>> BEGIN
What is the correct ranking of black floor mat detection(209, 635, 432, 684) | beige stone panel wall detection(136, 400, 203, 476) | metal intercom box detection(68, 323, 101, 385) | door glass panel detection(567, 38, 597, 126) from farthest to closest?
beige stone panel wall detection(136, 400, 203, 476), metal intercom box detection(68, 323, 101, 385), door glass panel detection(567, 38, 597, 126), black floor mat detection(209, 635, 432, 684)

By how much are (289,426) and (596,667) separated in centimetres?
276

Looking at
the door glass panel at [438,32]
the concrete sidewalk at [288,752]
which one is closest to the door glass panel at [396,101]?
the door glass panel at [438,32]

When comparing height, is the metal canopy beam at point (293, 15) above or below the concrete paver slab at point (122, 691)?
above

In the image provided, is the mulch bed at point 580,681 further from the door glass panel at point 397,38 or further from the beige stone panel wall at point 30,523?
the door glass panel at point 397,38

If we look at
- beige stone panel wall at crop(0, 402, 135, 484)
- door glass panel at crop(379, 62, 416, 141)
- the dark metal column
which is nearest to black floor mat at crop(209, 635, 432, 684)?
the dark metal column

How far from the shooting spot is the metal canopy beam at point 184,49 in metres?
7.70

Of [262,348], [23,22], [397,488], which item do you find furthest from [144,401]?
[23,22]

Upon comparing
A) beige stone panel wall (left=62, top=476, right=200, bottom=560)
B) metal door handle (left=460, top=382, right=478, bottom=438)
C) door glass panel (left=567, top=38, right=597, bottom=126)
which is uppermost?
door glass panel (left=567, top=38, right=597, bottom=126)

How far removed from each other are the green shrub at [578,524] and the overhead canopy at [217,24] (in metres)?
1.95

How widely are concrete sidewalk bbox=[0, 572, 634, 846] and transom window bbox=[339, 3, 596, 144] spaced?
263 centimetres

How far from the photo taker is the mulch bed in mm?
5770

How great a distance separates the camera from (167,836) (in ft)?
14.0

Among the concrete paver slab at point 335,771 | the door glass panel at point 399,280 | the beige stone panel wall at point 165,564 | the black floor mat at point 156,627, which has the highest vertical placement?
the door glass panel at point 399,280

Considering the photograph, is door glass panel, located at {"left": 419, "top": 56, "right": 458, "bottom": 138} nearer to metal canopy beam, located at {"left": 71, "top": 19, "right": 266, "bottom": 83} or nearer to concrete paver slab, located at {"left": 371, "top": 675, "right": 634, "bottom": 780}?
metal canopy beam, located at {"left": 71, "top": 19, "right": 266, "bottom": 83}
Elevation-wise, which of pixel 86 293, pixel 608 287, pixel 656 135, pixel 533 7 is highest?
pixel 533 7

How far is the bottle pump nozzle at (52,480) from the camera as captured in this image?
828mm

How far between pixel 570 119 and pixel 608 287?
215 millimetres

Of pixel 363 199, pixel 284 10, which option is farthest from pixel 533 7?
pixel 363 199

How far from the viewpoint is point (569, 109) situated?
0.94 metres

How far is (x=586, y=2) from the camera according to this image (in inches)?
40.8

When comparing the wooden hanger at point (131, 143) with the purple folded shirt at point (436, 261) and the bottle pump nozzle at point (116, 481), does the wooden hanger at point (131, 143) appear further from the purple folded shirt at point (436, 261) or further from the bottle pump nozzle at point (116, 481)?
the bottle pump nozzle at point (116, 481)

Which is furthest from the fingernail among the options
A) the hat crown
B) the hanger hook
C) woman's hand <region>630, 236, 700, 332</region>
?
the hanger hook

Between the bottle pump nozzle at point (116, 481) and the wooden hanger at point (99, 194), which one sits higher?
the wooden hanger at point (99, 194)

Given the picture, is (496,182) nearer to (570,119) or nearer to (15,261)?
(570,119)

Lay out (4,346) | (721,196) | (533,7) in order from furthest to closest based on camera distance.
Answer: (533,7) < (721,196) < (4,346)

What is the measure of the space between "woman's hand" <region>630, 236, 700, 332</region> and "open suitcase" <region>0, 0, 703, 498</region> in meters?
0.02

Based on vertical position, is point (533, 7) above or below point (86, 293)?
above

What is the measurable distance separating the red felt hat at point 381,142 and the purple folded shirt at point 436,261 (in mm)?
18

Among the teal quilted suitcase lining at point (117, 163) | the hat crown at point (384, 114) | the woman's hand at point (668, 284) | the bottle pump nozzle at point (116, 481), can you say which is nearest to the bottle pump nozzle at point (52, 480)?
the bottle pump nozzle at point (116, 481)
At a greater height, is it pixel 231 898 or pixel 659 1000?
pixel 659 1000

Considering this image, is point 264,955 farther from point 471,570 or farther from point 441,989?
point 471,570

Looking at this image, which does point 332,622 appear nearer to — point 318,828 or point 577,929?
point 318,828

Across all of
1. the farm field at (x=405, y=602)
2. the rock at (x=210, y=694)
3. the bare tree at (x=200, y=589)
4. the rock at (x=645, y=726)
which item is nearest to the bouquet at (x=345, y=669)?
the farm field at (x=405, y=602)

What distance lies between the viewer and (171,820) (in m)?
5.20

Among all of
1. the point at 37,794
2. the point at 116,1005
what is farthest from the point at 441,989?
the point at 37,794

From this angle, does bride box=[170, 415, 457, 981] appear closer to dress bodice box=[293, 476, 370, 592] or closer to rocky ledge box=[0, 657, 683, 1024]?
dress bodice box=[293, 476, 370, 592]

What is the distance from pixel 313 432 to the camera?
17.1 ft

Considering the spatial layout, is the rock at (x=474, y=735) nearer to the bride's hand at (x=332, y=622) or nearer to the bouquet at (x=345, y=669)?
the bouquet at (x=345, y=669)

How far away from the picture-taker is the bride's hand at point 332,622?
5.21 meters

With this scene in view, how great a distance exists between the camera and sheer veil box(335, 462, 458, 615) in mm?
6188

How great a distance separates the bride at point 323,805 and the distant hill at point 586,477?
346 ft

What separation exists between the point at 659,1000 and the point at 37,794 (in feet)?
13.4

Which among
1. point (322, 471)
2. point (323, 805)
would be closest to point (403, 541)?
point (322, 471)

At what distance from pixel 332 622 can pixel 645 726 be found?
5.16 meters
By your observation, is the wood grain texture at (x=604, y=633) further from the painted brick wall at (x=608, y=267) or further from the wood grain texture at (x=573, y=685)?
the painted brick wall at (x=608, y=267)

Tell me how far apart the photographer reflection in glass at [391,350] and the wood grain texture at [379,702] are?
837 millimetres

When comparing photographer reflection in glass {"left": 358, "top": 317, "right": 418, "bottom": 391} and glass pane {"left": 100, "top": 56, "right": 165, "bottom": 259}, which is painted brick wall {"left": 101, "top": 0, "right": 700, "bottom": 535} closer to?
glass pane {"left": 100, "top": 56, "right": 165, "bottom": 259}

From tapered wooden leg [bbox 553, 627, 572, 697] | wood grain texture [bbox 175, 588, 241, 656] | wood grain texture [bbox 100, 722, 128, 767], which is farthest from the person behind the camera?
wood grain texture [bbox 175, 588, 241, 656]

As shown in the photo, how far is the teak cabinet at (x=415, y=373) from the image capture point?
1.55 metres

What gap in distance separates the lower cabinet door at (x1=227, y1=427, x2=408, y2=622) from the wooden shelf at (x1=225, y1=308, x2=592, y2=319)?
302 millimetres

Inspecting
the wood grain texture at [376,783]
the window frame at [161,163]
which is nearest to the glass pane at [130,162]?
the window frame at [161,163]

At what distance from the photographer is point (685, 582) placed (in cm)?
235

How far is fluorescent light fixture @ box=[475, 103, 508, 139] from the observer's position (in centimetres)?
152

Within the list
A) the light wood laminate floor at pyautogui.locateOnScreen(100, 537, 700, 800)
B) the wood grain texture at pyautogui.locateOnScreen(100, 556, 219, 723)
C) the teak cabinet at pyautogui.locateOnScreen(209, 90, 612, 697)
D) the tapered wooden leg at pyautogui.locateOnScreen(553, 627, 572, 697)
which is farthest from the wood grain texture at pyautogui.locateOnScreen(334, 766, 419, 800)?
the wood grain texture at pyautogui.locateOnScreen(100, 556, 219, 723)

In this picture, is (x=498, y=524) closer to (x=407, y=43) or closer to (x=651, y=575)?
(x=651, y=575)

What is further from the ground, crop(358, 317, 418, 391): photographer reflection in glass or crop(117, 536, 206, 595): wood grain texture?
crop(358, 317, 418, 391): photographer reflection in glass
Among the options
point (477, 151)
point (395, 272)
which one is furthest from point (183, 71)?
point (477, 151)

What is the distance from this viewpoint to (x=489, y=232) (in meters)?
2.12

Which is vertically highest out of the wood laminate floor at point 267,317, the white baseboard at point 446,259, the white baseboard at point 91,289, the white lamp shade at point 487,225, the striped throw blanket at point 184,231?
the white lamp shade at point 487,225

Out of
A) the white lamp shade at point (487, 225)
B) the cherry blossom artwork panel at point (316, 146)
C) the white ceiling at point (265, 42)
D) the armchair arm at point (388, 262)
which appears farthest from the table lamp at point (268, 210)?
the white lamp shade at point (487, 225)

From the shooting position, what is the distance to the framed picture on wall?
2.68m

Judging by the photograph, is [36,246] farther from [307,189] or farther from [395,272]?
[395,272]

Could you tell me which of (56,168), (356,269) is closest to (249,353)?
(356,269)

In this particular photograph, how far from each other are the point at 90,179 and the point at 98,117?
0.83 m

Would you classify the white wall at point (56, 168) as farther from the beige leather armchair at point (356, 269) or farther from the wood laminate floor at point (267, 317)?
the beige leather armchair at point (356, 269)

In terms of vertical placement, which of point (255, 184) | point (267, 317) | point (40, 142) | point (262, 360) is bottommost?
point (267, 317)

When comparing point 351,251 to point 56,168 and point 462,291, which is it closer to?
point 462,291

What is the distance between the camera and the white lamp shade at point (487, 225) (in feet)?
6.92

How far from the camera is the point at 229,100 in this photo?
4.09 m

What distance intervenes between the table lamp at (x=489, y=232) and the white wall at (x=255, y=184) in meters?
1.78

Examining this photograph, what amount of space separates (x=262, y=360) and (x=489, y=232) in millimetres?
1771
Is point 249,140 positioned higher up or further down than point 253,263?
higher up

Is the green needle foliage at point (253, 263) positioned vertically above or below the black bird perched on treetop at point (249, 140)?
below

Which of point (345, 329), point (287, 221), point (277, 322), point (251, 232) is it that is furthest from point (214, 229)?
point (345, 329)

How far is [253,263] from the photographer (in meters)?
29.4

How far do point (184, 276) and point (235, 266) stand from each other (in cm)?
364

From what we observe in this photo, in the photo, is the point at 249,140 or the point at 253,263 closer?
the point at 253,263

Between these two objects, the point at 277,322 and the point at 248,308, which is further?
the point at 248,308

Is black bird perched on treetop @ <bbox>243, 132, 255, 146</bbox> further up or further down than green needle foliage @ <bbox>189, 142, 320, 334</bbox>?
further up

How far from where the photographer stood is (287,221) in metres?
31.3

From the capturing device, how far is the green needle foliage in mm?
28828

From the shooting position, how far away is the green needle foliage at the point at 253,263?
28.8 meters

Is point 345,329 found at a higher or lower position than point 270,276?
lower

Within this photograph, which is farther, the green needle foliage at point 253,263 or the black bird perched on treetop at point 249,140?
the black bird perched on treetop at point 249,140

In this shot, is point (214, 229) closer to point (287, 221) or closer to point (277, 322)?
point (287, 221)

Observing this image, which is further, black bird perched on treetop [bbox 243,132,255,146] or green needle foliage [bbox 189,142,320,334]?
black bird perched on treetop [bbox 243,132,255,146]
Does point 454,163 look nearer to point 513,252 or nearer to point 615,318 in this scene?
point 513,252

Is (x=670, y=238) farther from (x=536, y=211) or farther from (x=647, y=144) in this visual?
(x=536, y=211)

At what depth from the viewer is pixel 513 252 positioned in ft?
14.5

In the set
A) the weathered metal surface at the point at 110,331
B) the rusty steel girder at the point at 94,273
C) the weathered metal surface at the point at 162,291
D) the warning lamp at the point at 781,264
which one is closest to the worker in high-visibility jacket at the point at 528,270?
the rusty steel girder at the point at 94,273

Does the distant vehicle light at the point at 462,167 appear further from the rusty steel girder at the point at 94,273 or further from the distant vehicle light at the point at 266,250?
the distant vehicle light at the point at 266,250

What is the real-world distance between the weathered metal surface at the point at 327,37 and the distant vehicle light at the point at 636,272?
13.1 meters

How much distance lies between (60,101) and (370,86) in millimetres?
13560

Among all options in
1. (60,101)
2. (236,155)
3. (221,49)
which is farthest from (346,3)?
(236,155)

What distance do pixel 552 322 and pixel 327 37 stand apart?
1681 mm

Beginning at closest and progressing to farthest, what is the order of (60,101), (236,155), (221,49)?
>> END
#### Work required
Copy each line exactly, from the line containing "What is the real-world" down to the last line of the material, and no other lines.

#### Task output
What is the real-world distance between the weathered metal surface at the point at 327,37 and the distant vehicle light at the point at 636,272?
13.1 meters

How much distance lies between (60,101) and (370,86) in millimetres?
13560

Among all options in
1. (60,101)
2. (236,155)
3. (221,49)
which is farthest from (346,3)?
(236,155)

What distance do pixel 552 322 and pixel 327 37 stand apart?
1681 mm

Beginning at closest and progressing to farthest, what is the order of (60,101), (236,155), (221,49)?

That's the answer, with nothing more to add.